Shellings, drills raise tension in Ukraine as West warns Russia
Reservists take part in tactical training and individual combat skills conducted by the Territorial Defense of the Capital in Kyiv, Ukraine, Feb. 19, 2022. (Reuters Photo)


Hundreds of artillery shells exploded along the contact line between Ukrainian soldiers and Russia-backed separatists and thousands of people evacuated eastern Ukraine, further increasing fears Sunday that the volatile region could spark a Russian invasion.

Western leaders warned that Russia was poised to attack its neighbor, which is surrounded on three sides by about 150,000 Russian soldiers, warplanes and equipment. Russia held nuclear drills Saturday in neighboring Belarus and has ongoing naval drills off the coast in the Black Sea.

The United States and many European countries have alleged for months that Russia is trying to create pretexts to invade.

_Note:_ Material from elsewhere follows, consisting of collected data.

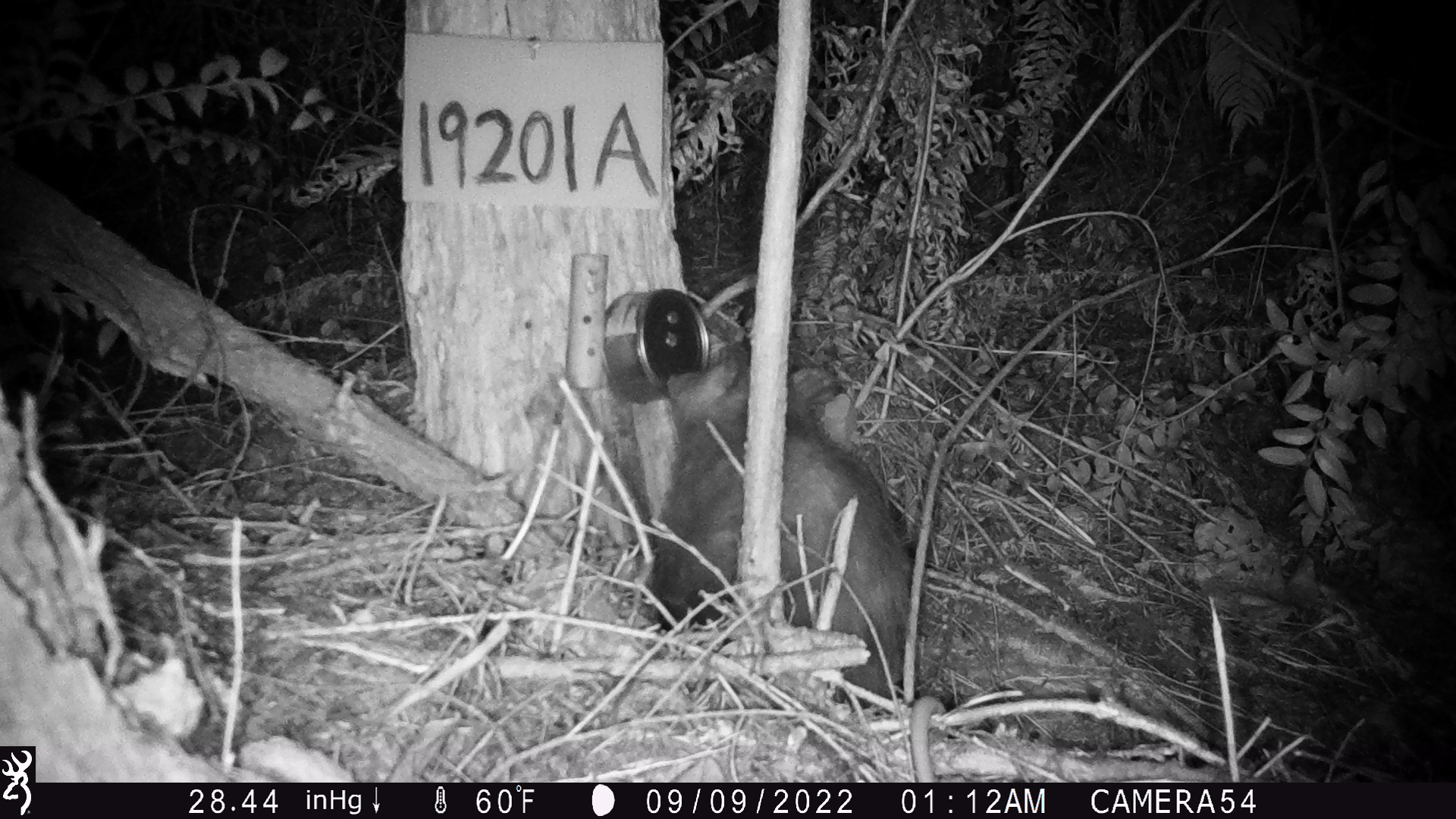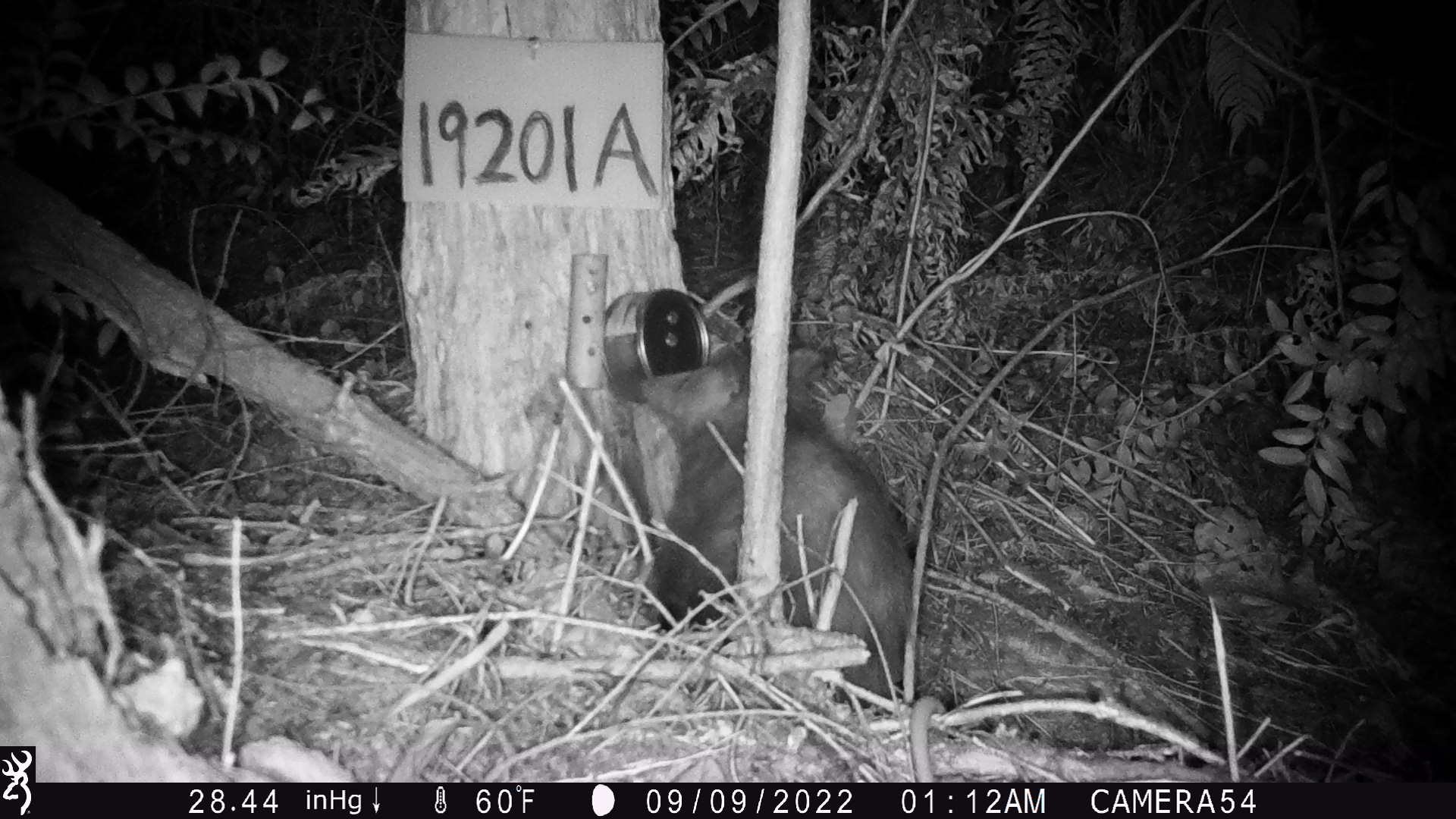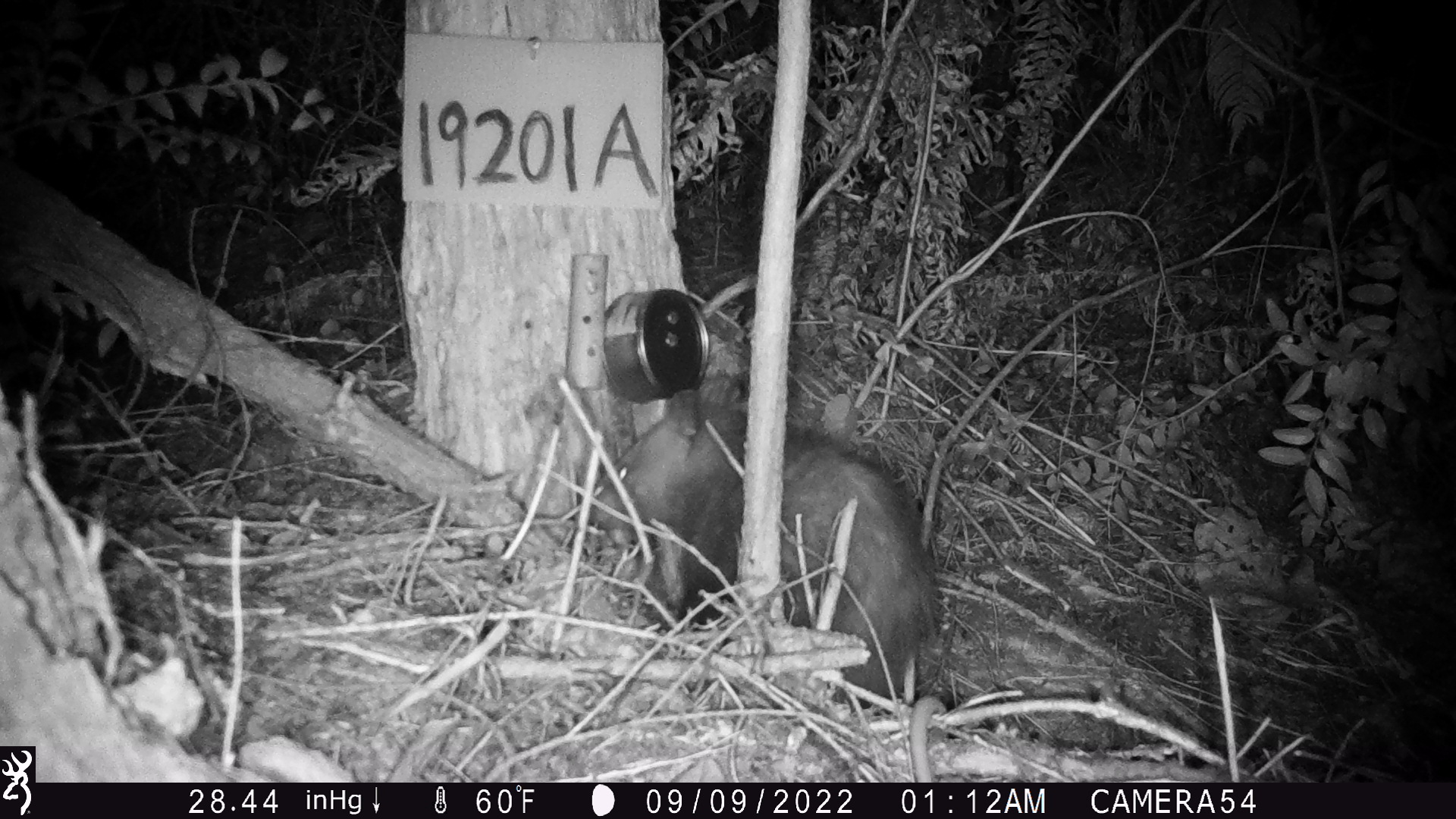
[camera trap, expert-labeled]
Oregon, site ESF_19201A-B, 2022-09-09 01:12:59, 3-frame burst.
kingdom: Animalia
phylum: Chordata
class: Mammalia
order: Didelphimorphia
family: Didelphidae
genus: Didelphis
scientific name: Didelphis virginiana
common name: virginia opossum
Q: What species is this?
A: Virginia opossum (Didelphis virginiana).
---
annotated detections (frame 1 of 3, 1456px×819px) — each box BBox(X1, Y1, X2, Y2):
virginia opossum: BBox(598, 325, 932, 705)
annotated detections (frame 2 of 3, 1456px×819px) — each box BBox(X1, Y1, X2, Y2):
virginia opossum: BBox(581, 329, 951, 774)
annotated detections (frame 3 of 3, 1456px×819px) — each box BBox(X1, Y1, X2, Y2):
virginia opossum: BBox(556, 375, 957, 784)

They have threatened massive, immediate sanctions if it does.

Ukrainian President Volodymyr Zelenskyy called on Russian President Vladimir Putin to choose a place to meet where the two leaders could meet to try to resolve the crisis.

"Ukraine will continue to follow only the diplomatic path for the sake of a peaceful settlement," Zelenskyy said Saturday at the Munich Security Conference. There was no immediate response from the Kremlin.

Zelenskyy spoke hours after separatist leaders in eastern Ukraine ordered a full military mobilization and sent more civilians to Russia, which has issued about 700,000 passports to residents of the rebel-held territories. Claims that Russian citizens are being endangered might be used as justification for military action.

In new signs of fears that a war could start within days, Germany and Austria told their citizens to leave Ukraine. German air carrier Lufthansa canceled flights to the capital, Kyiv, and to Odessa, a Black Sea port that could be a key target in an invasion.

NATO’s liaison office in Kyiv said it was relocating staff to Brussels and to the western Ukraine city of Lviv.

Meanwhile, the United States and Britain would seek to cut off Russian companies' access to U.S. dollars and British pounds if the Kremlin orders an invasion of Ukraine, British Prime Minister Boris Johnson told the BBC.

"The plan that we are seeing is for something that could be really the biggest war in Europe since 1945 just in terms of sheer scale," Johnson said.

Johnson said that sanctions on Russia in the event of an invasion would go much further than previously suggested in public.

He said the United Kingdom and the United States would stop Russian companies "trading in pounds and dollars" – a move that he said would "hit very, very hard" with its impact, the BBC reported.

Britain, home to the center of global foreign exchange trading, had threatened to block Russian companies from raising capital in London and to expose property and company ownership if Russia invades Ukraine.

Given Russia's position as one of the world's top exporters of oil, gas and metals – which are largely priced and settled in U.S. dollars – blocking Russian companies from access to dollar markets could have a stinging impact.

Putin has repeatedly called for reducing reliance on the U.S. dollar trade.

Russia's largest oil company Rosneft fully switched the currency of its contracts to euros from U.S. dollars to shield its transactions from U.S. sanctions, CEO Igor Sechin said in 2019.

Johnson has said the government would target Russian banks and Russian companies. Britain has not spelled out who would fall under the sanctions, but has pledged that there would be nowhere for Russian oligarchs to hide.

Regarding U.S. and Britain’s approach, Russia's first deputy permanent representative to the United Nations said on Sunday that the assessments of U.S. and British spies on Ukraine cannot be trusted as they made so many grave mistakes in the run up to the U.S.-led invasion of Iraq,

"We don't trust the U.S. and British intelligence, they let us down, the whole world, on many occasions enough to remember weapons of mass destruction in Iraq," Dmitry Polyanskiy told Sky.

Polyanskiy said no one should try to tell Russia where it held military exercises on Russian territory.

Amid escalating tensions, Russia says it has taken in tens of thousands of people fleeing the conflict in eastern Ukraine.

According to state news agency Tass, Civil Defence Minister Alexander Chupriyan said 40,000 refugees had arrived in Russia's southern Rostov region and were being accommodated in 92 emergency shelters.

Denis Pushilin, the head of the pro-Russia separatist government in Ukraine’s Donetsk region, cited an "immediate threat of aggression" from Ukrainian forces in his announcement of a call to arms. Ukrainian officials vehemently denied having plans to take rebel-controlled areas by force.

"I appeal to all the men in the republic who can hold weapons to defend their families, their children, wives, mothers," Pushilin said. "Together we will achieve the coveted victory that we all need."